Kendi küçüklüğüyle karşılaşmış gibi hissetti Jisung...
"Kim gelmiş Han Joon?"
İlk gözlerini çeken çocuk olmuştu.Minhoya bakıp içten olmasa da gülümsedi.
"Lee know gelmiş" diyerek mırıldandı çocuk."Küçük ju-won?"
"Ta kendisi" dedi Minho yorgunlukla. Adam gözler önüne çıktığında Jisung bir süre süzdü.Ağzındaki sigarası ve sakallarıyla uyumlu turuncu tulumu vardı.Yaşlı görünüyordu.Minhoyu gördüğünde gülümsemesi yüzüne iyice yayılmıştı.
"Kıyafetlerin içerde ilaçlarını içmeden gelme Han joon yardım edicektir."
Minho sadece kafasını sallayıp içeri geçti.Küçük çocuk da arkasından büyük bir heyecanla giderken sadece gözlerini devirdi Jisung.
Yaşlı adam sigarasını içine çekip havaya dumanı bıraktı.Çocuğun ilgilendiği arabaya yürüyüp nesi arızalı diye bakmaya başladı.
"Nereden geldin buralara?" dedi adam. Sesindeki soğukluk hissediliyordu.
"Hiç.Minho getirdi."
"Sende mi gideceksin?"
"Nereye?"
"Araba satın almaya"
Jisung cevap verecekken kapının aniden açılmasıyla ikili gözlerini çevirdi.
"Benny amca! Bak sana kimi getirdim!!"
Adam duruşunu dikleştirmiş bıkkınlıkla jeongine bakıyordu.Anifen karşısına Seungmin çıkınca afalladı. Ağzındaki sigara yere düşerken gözleri doldu.
"Seungmin"
Seungmin utangaç tavırıyla hiç beklemeden sarıldı karşısındaki büyüğüne. Jeongin ağlayarak ellerini çırparken bulduğu tahta çürük sandalyeye oturdu Jisung.Bir sigara çıkarıp ucunu yaktı.
"Hiç değişmemişsin"
"Sende öyle hala motor aşığısın"
"Biliyorsun motorlara ve size zaafım var"
"Biliyorum! Biliyorum!"dedi Seungmin ayrılarak. Jeonginde hızla turuncu sakallıya sarıldığında güldü.Seungmin ikisine bakıp konuştu "Abim nerde?"

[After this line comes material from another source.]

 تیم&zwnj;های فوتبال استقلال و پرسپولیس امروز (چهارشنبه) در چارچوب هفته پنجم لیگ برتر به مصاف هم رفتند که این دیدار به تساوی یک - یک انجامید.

"İçerde üstünü giyiniyor.Özel bir akşam yemeğine gidiyor ufaklık. Eee ju-won gidince" dedi ve durdu Seungmine gülümseyerek baktı. Seungmin şaşkınlıkla ağzını açarak geriye doğru adımladı.
"Artık Minho mu gidiyor?"
"Evet.Bir çok kez katıldı."
Seungmin şaşırırken Jisung ne olduğunu sorguluyordu.Yine de sormak yerine sessiz kalmayı tercih etti.

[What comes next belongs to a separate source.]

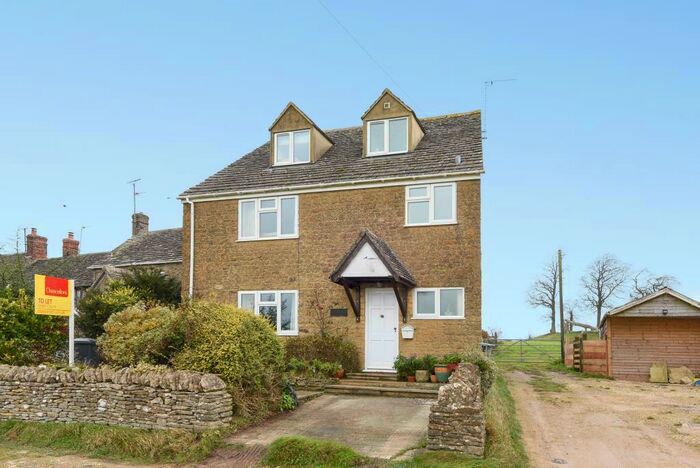 3 Bedroom Detached House To Rent In The Green, Leafield, OX29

Bir süre sonra içeriye giden kapı açıldı.Minho bir adım öne atarak içeriye girdiğinde sertçe yutkundu Jisung. Minhoyu ilk defa bu kadar yakışıklı görüyordu.
Siyah smokin takımı ve özenle taranmış mor saçlarıyla o kadar göz alıcı duruyordu ki Minhoyla göz göze gelince bile gözlerini ayırmadı sürdüğü lip balmının kirazlı olduğuna kalbını basacağı dudaklarından.Minho gülümseyerek ellerini açtı.
"Nasıl olmuşum"
"Taş gibi!" diyerek atladı hemen Jeongin. Minho gülerek kafasını salladığında dayanamayarak sordu Jisung.